The problem
Pick up the interview about selling on Amazon in Canada after its final sentence and continue it.

Document passage
↓

Trent: Are you saying that the lovely Canadians are making it easier than the Americans?
Kevin: Oh my God, yes. It’s amazing. Like, and the funny thing is like if you were to call, um, cause I’ve done this before for people that I’ve helped with the process, uh, if you were to call Canadian revenue agency and ask them questions, it’s like they’re super nice, they’re really friendly and you’d be shocked. They’ll ask you questions in return. Like, is this for FBA or FBM? And they actually know what the two mean.
Kevin: Oh yeah.
Trent: Wow. Go Canada.
Kevin: Oh yeah. They do a good job there.
Trent: Okay. So that is becoming what you’ve described as the very, very first steps in becoming eligible to sell your product on Canada. But you’ve got to get a, I’m assuming another seller central account for that CA. Right?
Kevin: Yeah. So basically if you just go into, um, inventory, uh, sell globally, you can just turn on to sell. Oh, okay. In Canada, it’s really simple and in fact, you’re actually logging in with your North American account in Canada. So it’s a, there’s a drop down and people probably don’t even notice it. Let’s, you know, let’s say your brand name or your company name, whatever it is at the top. And it’s probably like a little American flag next to it.
Kevin: Yup. You could click the little dropdown. Um, it might already even be there, but you could click Canada, then you go into Canada, add whatever listings you want to add and um, yeah, add whatever inventory. My recommendation is, is where it makes sense. Send it in as FBA inventory because it’s going to be a better experience for the customer and a better experience for Amazon and you’ll get more sales as long as your margins make sense.
Trent: Okay. So you’re not shipping to the warehouses in the States. You actually have to earmark some inventory and ship it to Amazon’s fulfillment centers up North of the border.
Kevin: Yeah. Unfortunate. You’re a hundred percent correct. Unfortunately, Amazon doesn’t want to get involved in the, uh, the process of getting goods across the border. So you have to be the one responsible for it. So it’s not as complicated as it sounds, depending on your product. You want to look into like you know, what are the weights and you know, how big is your product, but you’re really just talking about sending it across the border. You can use ups, you can use a freight forwarder. Here’s a little Ninja trick if you’re using ups, promo code easy or promo code fast. Those are two different promo codes that if you have an existing account, generally speaking, you can say 40% and I literally just helped someone with this two days ago and those promo codes work so they could, they could get rid of that at any time. But they seem to always work.
Trent: We like saving 40%.
Kevin: Yes. It’s not as good as sending it to like let’s say Charlotte or you know, whatever, uh, Amazon warehouse. But you know, the nice thing is these are new customers and new sales that you’re accessing that you wouldn’t access here in the States.
Trent: And so now, so we’ve got registration, we’re listed, we’ve got sales happening, we’ve got fulfillment happening now what about the money? So there’s a currency difference obviously.

↑

Dataset section
↓

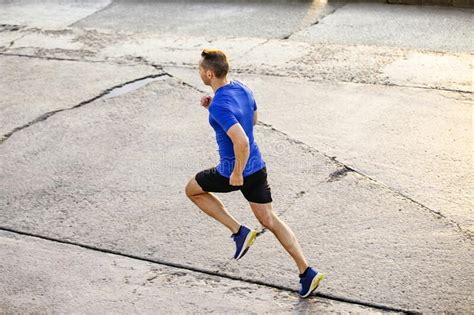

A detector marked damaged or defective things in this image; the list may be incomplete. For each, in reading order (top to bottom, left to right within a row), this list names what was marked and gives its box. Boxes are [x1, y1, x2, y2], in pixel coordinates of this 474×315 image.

pavement crack [0, 73, 167, 145]
pavement crack [0, 227, 418, 315]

↑

Response for this exercise
Kevin: Yeah. And that’s the thing that I think people get kind of freaked out about is really, there’s two things I’ve noticed. People really kind of are apprehensive about one government stuff, which we just talked about a big portion of it. Another part of the government stuff is taxes, which we can go into a little bit. Um, in my non-tax professional understanding of it all. And then the other part as you mentioned, is the currency. So here’s the interesting thing. My sister is a sixth-grader and I shouldn’t say sixth grade. My sister is an elementary school principal K through six school. And I asked her, okay, let’s say somebody had, you know, let’s say we’re telling someone a dollar in the U S is equal 1.33 Canadian dollars.
Kevin: So 20 U.S. dollars is how much in Canada, what grade level would figure that out? And she said, Oh, that’s sixth-grade level math. So it’s sixth-grade level math to figure out the currency differences. So that’s one of those things that people do tend to over-complicate. Now, some of it is you can’t just take Canadian dollars and put it into Bank of America if you’re in the U.S. so there are some things that you got to know about foreign currency. So just to give everybody a little bit of a background, let’s say you Google USD to CID USL or to Canadian dollar to get the exchange rate. So whatever you see is that exchange rate, whether it be on Google or XC.com or some sort of site like that. Those are what are called mid-market rates. The only people that get mid-market rates are banks.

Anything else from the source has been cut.